**AUFGABENSTELLUNG:**
A: Nenne die Bewegung, die János Mécs laut dem Text über die Proteste in Ungarn mitbegründet hat.
B: Zähle alle Dinge auf, gegen die János Mécs im Text über die Proteste in Ungarn nach eigenen Worten in letzter Zeit protestiert hat.
C: Schreibe den Text über die Proteste in Ungarn im Anschluss an seinen letzten Satz weiter.

**DOKUMENT:**
•••••

János Mécs, 25, promoviert in Verfassungsrecht und ist Mitbegründer der jungen Oppositionsbewegung „Momentum“, die durch ihre erfolgreiche Kampagne gegen Olympia in Budapest bekannt geworden ist

(Foto: Balint Hirling / n-ost)

„Ich habe in letzter Zeit viel protestiert: gegen die politischen Angriffe auf NGOs, gegen das CEU-Gesetz und diese Woche gegen die Verstrickungen der ungarischen Regierung mit Russland. Und ich muss sagen: Ich bin ziemlich erleichtert. Etwas ist in Ungarn in Bewegung geraten. Die vergangenen Jahre war das Land wie im Schlaf. Jetzt wacht es auf. Die Demonstrationen sind getragen von einer Atmosphäre der Veränderung. Hier entsteht eine neue Opposition.

Dass die Regierung eine Universität attackiert, zeigt ein neues Level antidemokratischen Verhaltens. Es hat die Menschen sehr verärgert – und zwar über politische Lager hinweg. Mit dem Gesetz gegen die CEU wurde nicht nur der liberale, sondern auch der konservative Teil der Gesellschaft angegriffen. Das hat die intellektuelle Elite vereint.

•••••

**DATENAUSZUG:**
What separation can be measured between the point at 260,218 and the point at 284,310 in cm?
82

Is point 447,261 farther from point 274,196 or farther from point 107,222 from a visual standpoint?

•••••

**LÖSUNGEN:**
A: Er ist Mitbegründer der jungen Oppositionsbewegung „Momentum“.

B:
- die politischen Angriffe auf NGOs
- das CEU-Gesetz
- die Verstrickungen der ungarischen Regierung mit Russland

C:
Es ist tatsächlich zum Großteil diese Elite, die im Fall der CEU auf die Straße geht. Aber ich sehe das Potenzial, dass der Protest auch andere Gesellschaftsschichten erreicht. Da kommt es auch auf das Thema an: Bei der von „Momentum“ organisierten Demonstration am Montag gegen Ungarns Verstrickungen mit Russland fühlten sich nicht nur Intellektuelle angesprochen. Jeder versteht aus der historischen Erfahrung heraus die Gefahr, die eine zu große Nähe zu Russland mit sich bringt.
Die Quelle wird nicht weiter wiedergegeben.